Christian Medical Fellowship has recently published a paper
on ‘three
parent embryos for mitochondrial disease’ which was strongly critical of
this new technology on both theological and scientific grounds.
This followed submissions that we made on the issue to both
the Human
Fertilisation and Embryology Authority (HFEA) and the Nuffield Council.
I have also argued on this blog that the technique involved
is unsafe, unethical and unnecessary (see here,
here,
here
and here).
I was therefore most interested to see these same views
expressed this week an article in Nature
arguing that the UK’s decision to trial the technique is ‘both premature and
ill-conceived’.
Marcy Darnovsky (pictured)
is executive director of the
Center for Genetics and Society in Berkeley, California.
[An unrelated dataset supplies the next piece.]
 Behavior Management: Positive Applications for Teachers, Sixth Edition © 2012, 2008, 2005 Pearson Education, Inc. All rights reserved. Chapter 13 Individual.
In an article titled ‘A
slippery slope to germline modification’ she points out that ‘those opposed
to green-lighting mitochondrial replacement have been described in some
quarters as religious objectors, against all types of IVF’.
However, she says,
‘many secular and actively pro-choice scientists, bioethicists and
women’s-health advocates have voiced grave and detailed concerns about the
safety and utility of mitochondrial replacement, and about authorizing the
intentional genetic modification of children and their descendants.’
Were the United Kingdom to grant a regulatory go-ahead later
this year, she argues, it would unilaterally cross ‘a legal and ethical line’
observed by the entire international community that ‘genetic-engineering tools’
should not be used ‘to modify gametes or early embryos and so manipulate the
characteristics of future children’.
Darnovsky is very clear that ‘mitochondrial-replacement
procedures would constitute germline modification’.
She calls claims that such therapy would not affect a
person’s identity ‘scientifically dubious’
and warns that ‘the permissive record of the UK regulatory authorities’
raises the prospect that inheritable mitochondrial changes would be used as a ‘door-opening
wedge towards full-out germline manipulation, putting a high-tech eugenic
social dynamic into play’.
To the claim that mitochondrial techniques would save lives,
she points out that ‘these women have much safer alternatives, including
pre-implantation genetic diagnosis and the use of third-party eggs with
conventional IVF’.
She questions the HFEA’s claims that 1 in 200 children is
born each year with a form of mitochondrial disease and the media’s uncritical
acceptance of this figure, pointing out that the number is ‘more like 1 in
5,000’ (R. H. Haas et al. Pediatrics 120;1326–1333; 2007).
In addition she notes that among that much smaller group, a
significant majority of cases involve mutations in nuclear as well as in mitochondrial
DNA, and so could not be helped by mitochondrial replacement.
Safety, she adds is ‘unproven’ and the results of animal trials
are ‘far from reassuring’. Her overall assessment?
‘The question raised
by these proposals is whether a risky technique, which would at best benefit a
small number of women, justifies shredding a global agreement with profound significance
for the human future. We need a moratorium on procedures based on human
germline modification while that question is widely and fairly considered.’